Entries taken from a collection:
## Begin

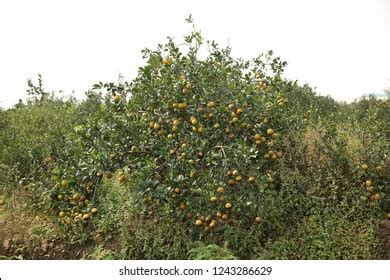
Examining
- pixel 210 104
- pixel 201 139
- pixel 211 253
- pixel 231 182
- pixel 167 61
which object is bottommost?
pixel 211 253

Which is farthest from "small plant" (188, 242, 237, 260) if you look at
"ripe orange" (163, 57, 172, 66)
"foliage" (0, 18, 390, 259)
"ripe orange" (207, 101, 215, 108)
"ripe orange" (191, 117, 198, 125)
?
"ripe orange" (163, 57, 172, 66)

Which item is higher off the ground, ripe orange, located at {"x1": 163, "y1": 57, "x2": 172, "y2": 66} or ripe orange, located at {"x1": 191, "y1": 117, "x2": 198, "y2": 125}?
Answer: ripe orange, located at {"x1": 163, "y1": 57, "x2": 172, "y2": 66}

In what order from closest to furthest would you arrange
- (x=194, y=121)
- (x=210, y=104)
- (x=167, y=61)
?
(x=194, y=121) → (x=210, y=104) → (x=167, y=61)

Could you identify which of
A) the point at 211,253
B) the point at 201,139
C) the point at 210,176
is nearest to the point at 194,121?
the point at 201,139

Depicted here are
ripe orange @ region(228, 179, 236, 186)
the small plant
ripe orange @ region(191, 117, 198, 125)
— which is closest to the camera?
the small plant

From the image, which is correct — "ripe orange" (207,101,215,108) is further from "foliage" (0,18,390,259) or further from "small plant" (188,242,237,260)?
"small plant" (188,242,237,260)

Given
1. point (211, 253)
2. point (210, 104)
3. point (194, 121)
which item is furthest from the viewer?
point (210, 104)

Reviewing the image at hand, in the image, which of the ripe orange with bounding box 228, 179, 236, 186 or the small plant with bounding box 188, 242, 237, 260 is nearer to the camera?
the small plant with bounding box 188, 242, 237, 260

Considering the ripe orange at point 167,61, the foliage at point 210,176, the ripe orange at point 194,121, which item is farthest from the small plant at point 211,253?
the ripe orange at point 167,61

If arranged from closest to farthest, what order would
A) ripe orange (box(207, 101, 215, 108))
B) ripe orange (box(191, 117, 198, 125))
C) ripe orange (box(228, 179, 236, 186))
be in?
ripe orange (box(228, 179, 236, 186)) → ripe orange (box(191, 117, 198, 125)) → ripe orange (box(207, 101, 215, 108))

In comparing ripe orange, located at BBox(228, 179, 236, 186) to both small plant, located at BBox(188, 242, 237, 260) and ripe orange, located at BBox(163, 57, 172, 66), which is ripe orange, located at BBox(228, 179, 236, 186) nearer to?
small plant, located at BBox(188, 242, 237, 260)

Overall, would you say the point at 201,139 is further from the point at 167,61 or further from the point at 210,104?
the point at 167,61

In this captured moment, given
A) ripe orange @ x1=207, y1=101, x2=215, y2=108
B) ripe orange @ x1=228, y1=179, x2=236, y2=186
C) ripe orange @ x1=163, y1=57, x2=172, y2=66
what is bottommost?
ripe orange @ x1=228, y1=179, x2=236, y2=186
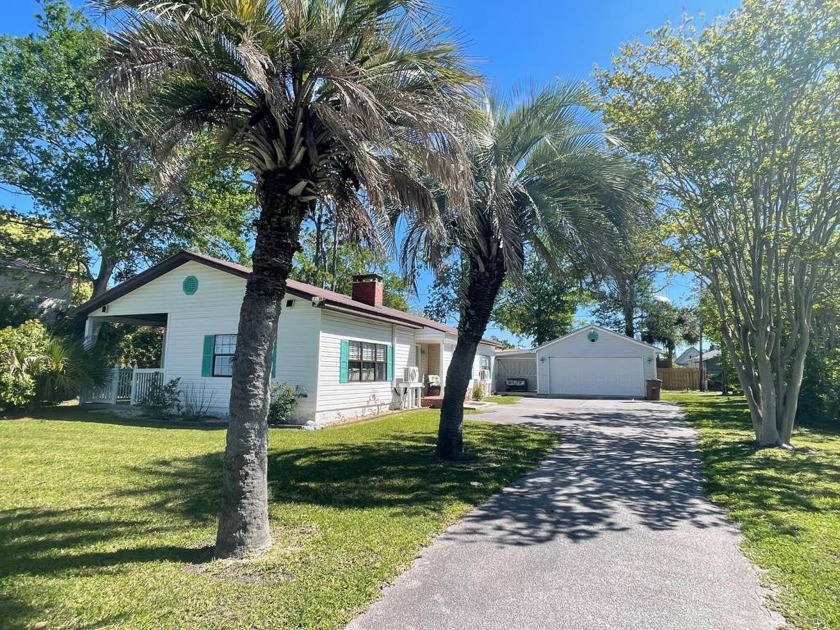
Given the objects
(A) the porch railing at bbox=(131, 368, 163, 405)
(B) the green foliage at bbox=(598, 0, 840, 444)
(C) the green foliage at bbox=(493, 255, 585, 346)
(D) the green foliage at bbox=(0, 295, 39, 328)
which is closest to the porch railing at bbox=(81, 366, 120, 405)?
(A) the porch railing at bbox=(131, 368, 163, 405)

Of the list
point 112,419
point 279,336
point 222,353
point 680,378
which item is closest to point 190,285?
point 222,353

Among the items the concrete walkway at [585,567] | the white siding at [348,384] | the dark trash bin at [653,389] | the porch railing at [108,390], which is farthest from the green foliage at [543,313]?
the concrete walkway at [585,567]

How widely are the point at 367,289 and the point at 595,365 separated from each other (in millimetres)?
15255

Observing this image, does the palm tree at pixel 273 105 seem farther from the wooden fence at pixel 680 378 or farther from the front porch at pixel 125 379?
the wooden fence at pixel 680 378

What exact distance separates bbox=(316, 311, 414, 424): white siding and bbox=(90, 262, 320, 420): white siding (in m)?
0.37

## End

» What the task asks
The pictures in the entries should be left out; output everything else exactly.

» Result
Examining
- pixel 210 104
- pixel 201 139
- pixel 211 253
- pixel 231 182
- pixel 167 61
which object is bottommost?
pixel 211 253

Which is farthest from "small plant" (188, 242, 237, 260) if you look at
"ripe orange" (163, 57, 172, 66)
"foliage" (0, 18, 390, 259)
"ripe orange" (207, 101, 215, 108)
"ripe orange" (191, 117, 198, 125)
?
"ripe orange" (163, 57, 172, 66)

Which item is higher off the ground, ripe orange, located at {"x1": 163, "y1": 57, "x2": 172, "y2": 66} or ripe orange, located at {"x1": 191, "y1": 117, "x2": 198, "y2": 125}?
Answer: ripe orange, located at {"x1": 163, "y1": 57, "x2": 172, "y2": 66}

In what order from closest to furthest would you arrange
- (x=194, y=121)
- (x=210, y=104)
- (x=167, y=61)
?
(x=194, y=121) → (x=210, y=104) → (x=167, y=61)

Could you identify which of
A) the point at 211,253
B) the point at 201,139
C) the point at 210,176
is nearest to the point at 194,121?
the point at 201,139

Depicted here are
ripe orange @ region(228, 179, 236, 186)
the small plant
ripe orange @ region(191, 117, 198, 125)
— which is closest to the camera?
the small plant

From the image, which is correct — "ripe orange" (207,101,215,108) is further from "foliage" (0,18,390,259) or further from "small plant" (188,242,237,260)?
"small plant" (188,242,237,260)

Given
1. point (211, 253)
2. point (210, 104)
3. point (194, 121)
which item is furthest from the viewer?
point (210, 104)

Reviewing the image at hand, in the image, which of the ripe orange with bounding box 228, 179, 236, 186 or the small plant with bounding box 188, 242, 237, 260 is nearer to the camera?
the small plant with bounding box 188, 242, 237, 260

Considering the ripe orange at point 167,61, the foliage at point 210,176, the ripe orange at point 194,121, which item is farthest from the small plant at point 211,253?
the ripe orange at point 167,61

If arranged from closest to farthest, what order would
A) ripe orange (box(207, 101, 215, 108))
B) ripe orange (box(191, 117, 198, 125))
C) ripe orange (box(228, 179, 236, 186))
be in?
ripe orange (box(228, 179, 236, 186)) → ripe orange (box(191, 117, 198, 125)) → ripe orange (box(207, 101, 215, 108))

In comparing ripe orange, located at BBox(228, 179, 236, 186) to both small plant, located at BBox(188, 242, 237, 260) and ripe orange, located at BBox(163, 57, 172, 66), which is ripe orange, located at BBox(228, 179, 236, 186) nearer to?
small plant, located at BBox(188, 242, 237, 260)

Overall, would you say the point at 201,139 is further from the point at 167,61 or further from the point at 210,104?
the point at 167,61

In this captured moment, given
A) ripe orange @ x1=207, y1=101, x2=215, y2=108
B) ripe orange @ x1=228, y1=179, x2=236, y2=186
C) ripe orange @ x1=163, y1=57, x2=172, y2=66
what is bottommost?
ripe orange @ x1=228, y1=179, x2=236, y2=186
Given the objects
(A) the porch railing at bbox=(131, 368, 163, 405)
(B) the green foliage at bbox=(598, 0, 840, 444)
(C) the green foliage at bbox=(493, 255, 585, 346)
(D) the green foliage at bbox=(0, 295, 39, 328)
which is closest to the porch railing at bbox=(81, 366, 120, 405)?
(A) the porch railing at bbox=(131, 368, 163, 405)

Of the list
point 112,419
point 279,336
point 222,353
point 680,378
which item is closest to point 190,285?
point 222,353

Among the items the concrete walkway at [585,567] | the white siding at [348,384] | the dark trash bin at [653,389] | the porch railing at [108,390], which is farthest from the green foliage at [543,313]?
the concrete walkway at [585,567]

How widely are the point at 367,289 and the point at 595,365 separated from each other (in millimetres)?
15255

Observing this image, does the palm tree at pixel 273 105 seem farther from the wooden fence at pixel 680 378 or farther from the front porch at pixel 125 379?
the wooden fence at pixel 680 378

What exact distance separates bbox=(316, 311, 414, 424): white siding and bbox=(90, 262, 320, 420): white siding (in m)?
0.37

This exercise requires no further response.